Now some South Carolina cities and towns, including Aiken and North Augusta, are taking steps to make a dent in the paperwork complexity by offering a standardized business license form.
The Municipal Association of South Carolina partnered with several business organizations, including the South Carolina Chamber of Commerce and the Business Licensing Officials Association of South Carolina, to develop the new standardized application that a business can use in any jurisdiction that chooses to offer it.
The one-page application, introduced in early March, contains all of the information most cities need to issue a license. The business owner simply needs to complete one form and make copies for each jurisdiction when he applies for a license. Originally developed with contractors in mind, the application allows cities to use the standard application for any type of business working in multiple jurisdictions.
Thirty-five South Carolina cities and two counties have agreed to accept the new process so far; more are being added each week according to the Municipal Association.

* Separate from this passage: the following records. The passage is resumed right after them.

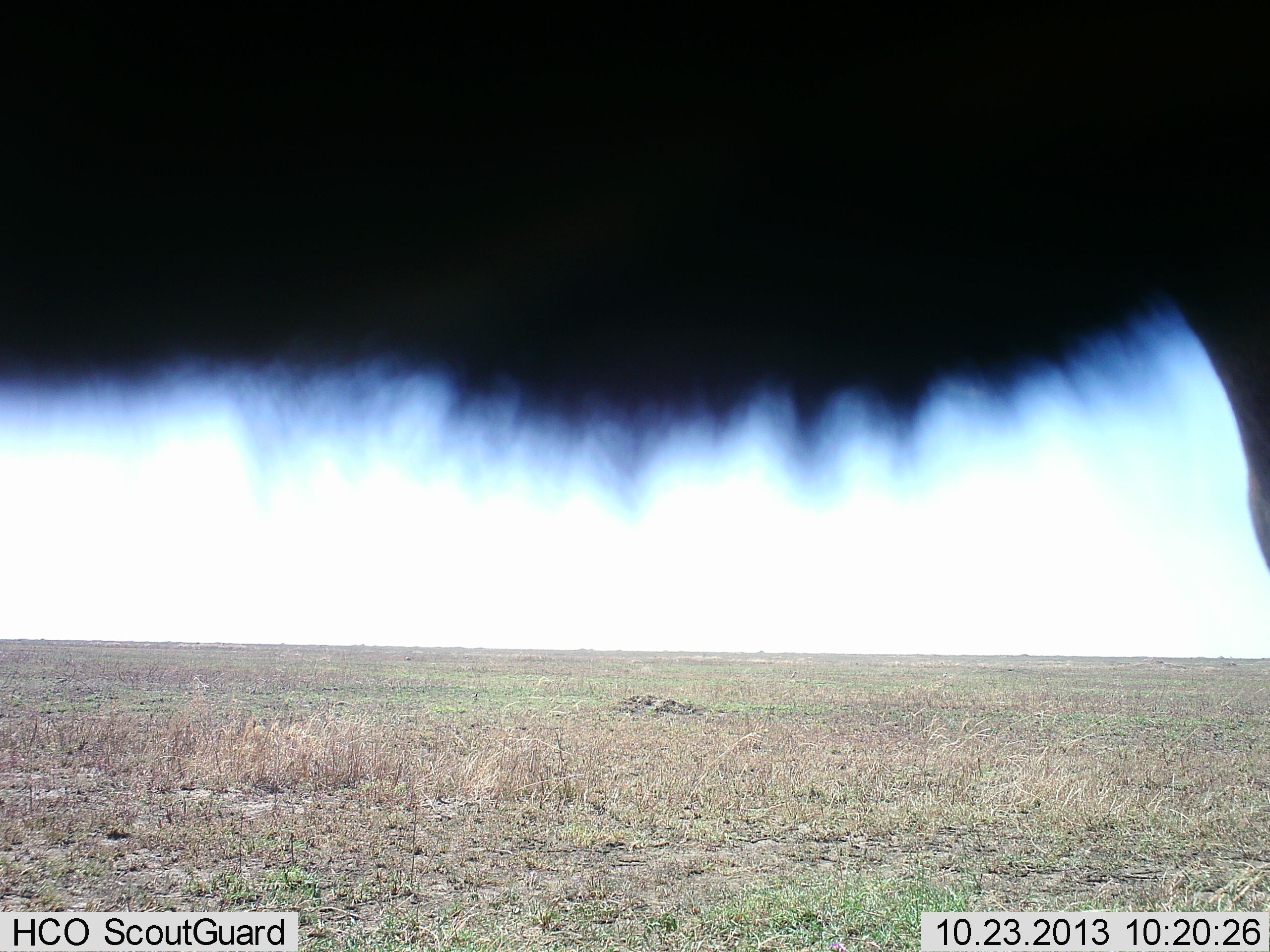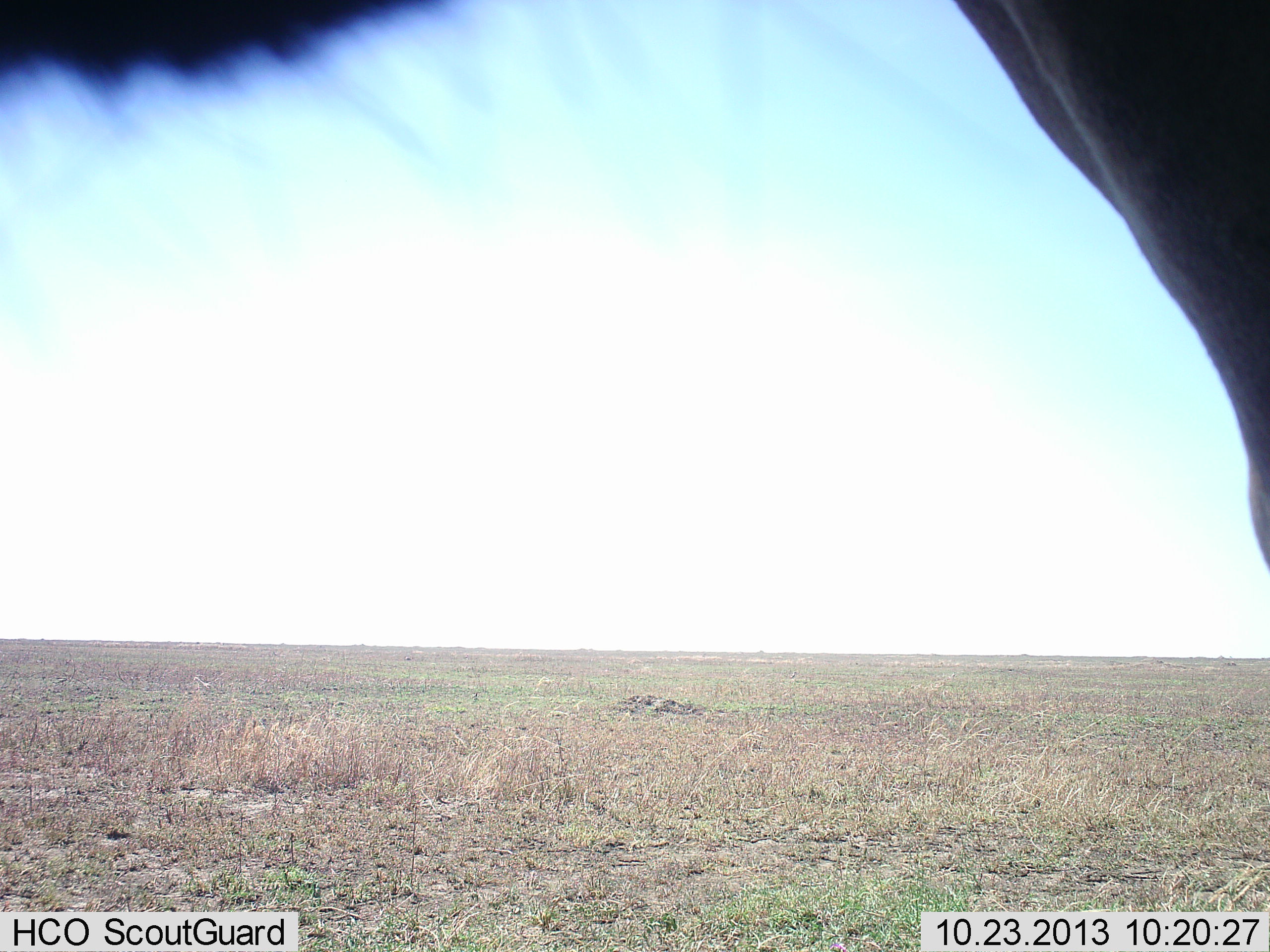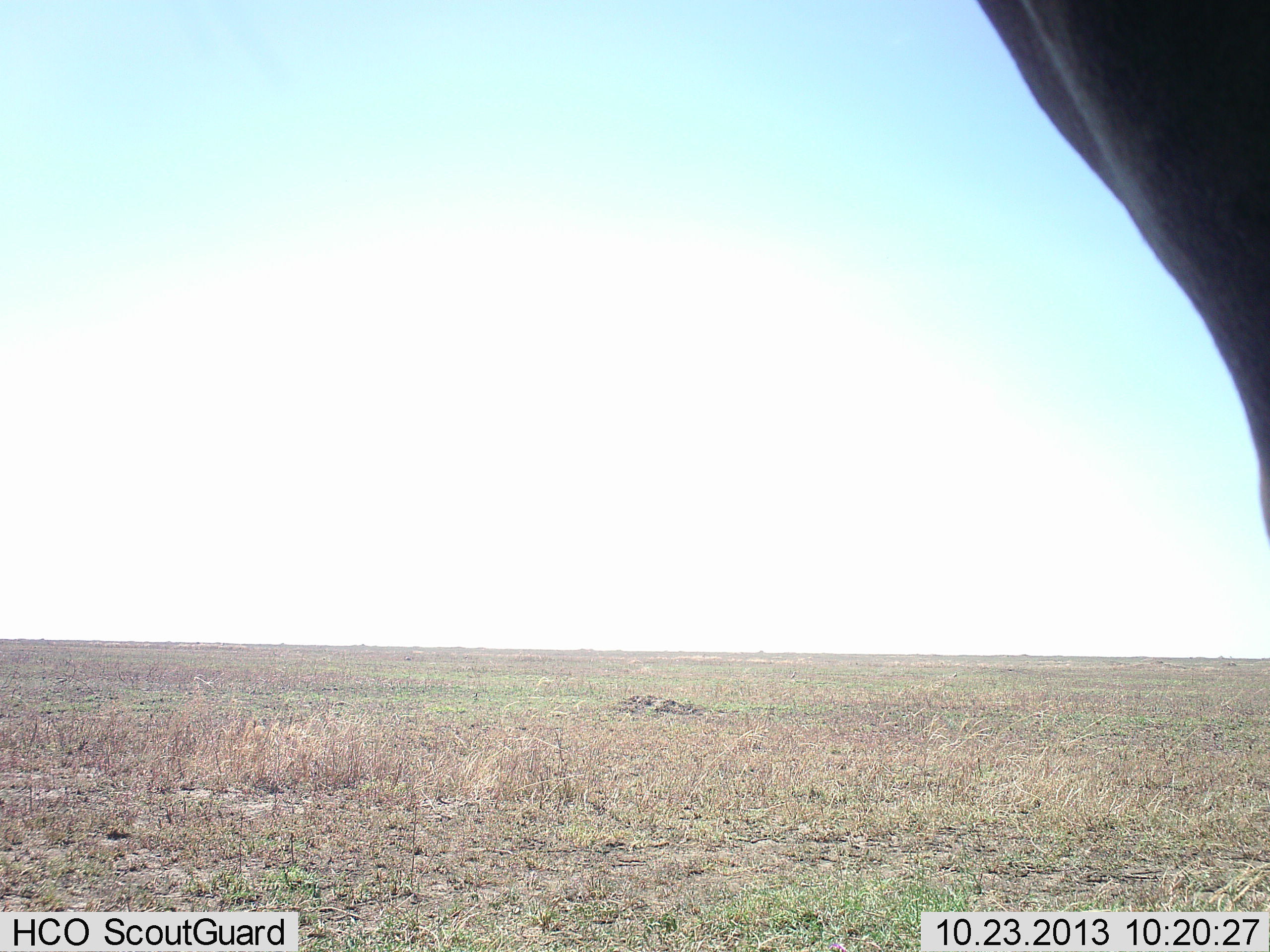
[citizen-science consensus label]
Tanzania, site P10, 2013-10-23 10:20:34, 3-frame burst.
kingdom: Animalia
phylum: Chordata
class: Mammalia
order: Artiodactyla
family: Bovidae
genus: Alcelaphus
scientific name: Alcelaphus buselaphus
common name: hartebeest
Hartebeest (Alcelaphus buselaphus), count 1. Behavior (volunteer vote fractions): standing 100%, resting 0%, moving 0%, interacting 0%. Young present (vote fraction): 0%. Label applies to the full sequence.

“This is good news for our business community,” said Charlie Hartz, owner, Dunkin Donuts of Aiken, and vice chair of Public Affairs for the Aiken Chamber of Commerce. “Business owners deal with multiple issues on a daily basis. The new standardized application will help alleviate some of those challenges for businesses that have to deal with multiple government jurisdictions,” Hartz said.
Adopting the application is a local decision for each city to make, according to Scott Slatton, legislative and public policy advocate for the Municipal Association . “While using the application is strictly voluntary, we encourage cities to adopt it as a way to reduce the paperwork burden on transient business, thereby making cities more business friendly,” Slatton said.
The standard application does not relieve the business from complying with each city’s zoning or building requirements.